Sebastian shook his head, unwilling to voice his thoughts aloud, especially not to this man. “Nothing that I know of at this point.”
Sebastian found himself turning over everything he’d learned as he walked alone back up Bond Street. The various pieces of Laura McInnis’s life were beginning to fall into place, and the picture they formed was disturbing.
He had no way of knowing if Laura and Major Finch were lovers or not; the truth was, reality didn’t actually matter. What mattered was that Sir Ivo McInnis believed that his wife had taken a lover—had in fact accused her of it, no doubt digging his fingers into her shoulders and shaking her hard when she denied it. Had she then thrown his own infidelity up at him—the rich widow people were saying he’d marry if only his wife were dead?
Probably.
Was that when he’d decided to kill her? Kill both her and their freethinking daughter, who had formed a forbidden relationship with her brother’s brilliant but totally ineligible Jamaican fencing master?
Perhaps.
So why choose Richmond Park as the site of the killings? Why pose his victims’ bodies in a way that echoed the half-forgotten murders of fourteen years before? To deflect suspicion?
It fit. But Sebastian knew only too well that just because an answer seemed to fit didn’t mean it was true.
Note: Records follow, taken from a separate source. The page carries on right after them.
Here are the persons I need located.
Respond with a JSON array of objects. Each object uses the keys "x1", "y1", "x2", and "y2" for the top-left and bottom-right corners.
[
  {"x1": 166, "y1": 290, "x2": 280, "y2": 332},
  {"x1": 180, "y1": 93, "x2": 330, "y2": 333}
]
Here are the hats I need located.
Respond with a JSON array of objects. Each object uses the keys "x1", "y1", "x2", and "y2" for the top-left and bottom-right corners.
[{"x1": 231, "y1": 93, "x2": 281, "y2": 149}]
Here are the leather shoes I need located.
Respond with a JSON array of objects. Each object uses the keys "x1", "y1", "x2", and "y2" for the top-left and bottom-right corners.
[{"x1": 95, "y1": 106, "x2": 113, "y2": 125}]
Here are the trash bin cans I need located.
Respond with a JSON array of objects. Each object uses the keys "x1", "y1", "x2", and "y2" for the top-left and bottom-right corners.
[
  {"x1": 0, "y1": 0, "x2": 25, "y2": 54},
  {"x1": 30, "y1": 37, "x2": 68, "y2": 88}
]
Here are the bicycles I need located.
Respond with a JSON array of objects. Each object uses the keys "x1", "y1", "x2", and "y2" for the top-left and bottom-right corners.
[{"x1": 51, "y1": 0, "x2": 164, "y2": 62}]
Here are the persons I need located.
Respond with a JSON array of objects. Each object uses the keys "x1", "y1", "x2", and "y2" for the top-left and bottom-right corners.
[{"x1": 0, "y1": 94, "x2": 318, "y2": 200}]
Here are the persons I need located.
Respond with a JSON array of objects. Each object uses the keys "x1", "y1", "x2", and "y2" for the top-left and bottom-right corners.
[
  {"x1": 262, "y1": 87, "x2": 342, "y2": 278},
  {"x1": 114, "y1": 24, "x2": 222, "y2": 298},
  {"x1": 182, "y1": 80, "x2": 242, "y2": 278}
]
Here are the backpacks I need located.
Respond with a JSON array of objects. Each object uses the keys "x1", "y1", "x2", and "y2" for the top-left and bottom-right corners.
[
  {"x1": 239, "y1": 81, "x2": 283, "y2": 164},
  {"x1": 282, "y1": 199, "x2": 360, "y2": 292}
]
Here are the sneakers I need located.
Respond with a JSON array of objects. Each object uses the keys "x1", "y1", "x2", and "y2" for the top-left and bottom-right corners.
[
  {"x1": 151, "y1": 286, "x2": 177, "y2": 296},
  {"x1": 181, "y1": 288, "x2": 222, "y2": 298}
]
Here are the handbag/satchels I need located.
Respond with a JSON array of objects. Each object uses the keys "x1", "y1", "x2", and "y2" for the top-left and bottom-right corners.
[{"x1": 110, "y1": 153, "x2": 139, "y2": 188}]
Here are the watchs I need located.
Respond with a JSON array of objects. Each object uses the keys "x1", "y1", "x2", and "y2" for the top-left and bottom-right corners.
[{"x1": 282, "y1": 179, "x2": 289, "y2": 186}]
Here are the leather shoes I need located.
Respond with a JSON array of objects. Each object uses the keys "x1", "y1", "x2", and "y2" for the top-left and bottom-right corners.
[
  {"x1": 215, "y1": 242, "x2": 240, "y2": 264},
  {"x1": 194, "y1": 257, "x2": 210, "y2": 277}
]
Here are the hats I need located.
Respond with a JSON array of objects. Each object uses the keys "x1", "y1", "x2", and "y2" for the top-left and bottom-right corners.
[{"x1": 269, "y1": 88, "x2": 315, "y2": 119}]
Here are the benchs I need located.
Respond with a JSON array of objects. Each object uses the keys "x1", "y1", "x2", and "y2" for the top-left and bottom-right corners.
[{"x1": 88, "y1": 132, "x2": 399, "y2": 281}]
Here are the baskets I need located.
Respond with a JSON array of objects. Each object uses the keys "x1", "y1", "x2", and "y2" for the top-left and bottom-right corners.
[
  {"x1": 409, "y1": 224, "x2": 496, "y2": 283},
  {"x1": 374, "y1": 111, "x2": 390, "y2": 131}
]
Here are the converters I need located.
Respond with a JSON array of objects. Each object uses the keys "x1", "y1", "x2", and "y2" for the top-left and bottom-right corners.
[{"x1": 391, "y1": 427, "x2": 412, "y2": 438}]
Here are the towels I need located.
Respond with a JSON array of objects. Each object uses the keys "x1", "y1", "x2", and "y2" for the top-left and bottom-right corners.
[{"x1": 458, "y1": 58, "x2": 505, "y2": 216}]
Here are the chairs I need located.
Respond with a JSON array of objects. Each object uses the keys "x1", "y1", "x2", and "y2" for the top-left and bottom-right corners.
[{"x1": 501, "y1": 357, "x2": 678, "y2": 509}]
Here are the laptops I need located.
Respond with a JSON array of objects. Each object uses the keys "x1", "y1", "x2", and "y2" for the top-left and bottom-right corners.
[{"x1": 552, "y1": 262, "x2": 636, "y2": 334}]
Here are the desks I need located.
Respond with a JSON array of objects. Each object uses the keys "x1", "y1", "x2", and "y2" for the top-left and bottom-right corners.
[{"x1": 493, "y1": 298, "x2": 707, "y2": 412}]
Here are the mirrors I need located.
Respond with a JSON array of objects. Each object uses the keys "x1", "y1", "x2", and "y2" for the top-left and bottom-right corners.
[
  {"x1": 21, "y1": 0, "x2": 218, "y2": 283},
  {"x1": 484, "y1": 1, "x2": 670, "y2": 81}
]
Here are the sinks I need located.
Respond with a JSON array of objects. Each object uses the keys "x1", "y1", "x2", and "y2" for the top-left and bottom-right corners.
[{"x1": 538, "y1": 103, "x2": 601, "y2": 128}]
He had almost reached Brook Street when he heard a man’s voice calling his name. “Lord Devlin! I say, Lord Devlin!”
Turning, Sebastian found one of Lovejoy’s constables leaping from a hackney carriage to hurry toward him. “Thank goodness I caught you,” said the man, breathing heavily. “There’s been another murder, my lord! In Hyde Park this time.”
“Who is it? Who’s been killed?”
“It’s Miss Arabella Priestly’s abigail. And the killer very nearly got Miss Priestly herself, too.”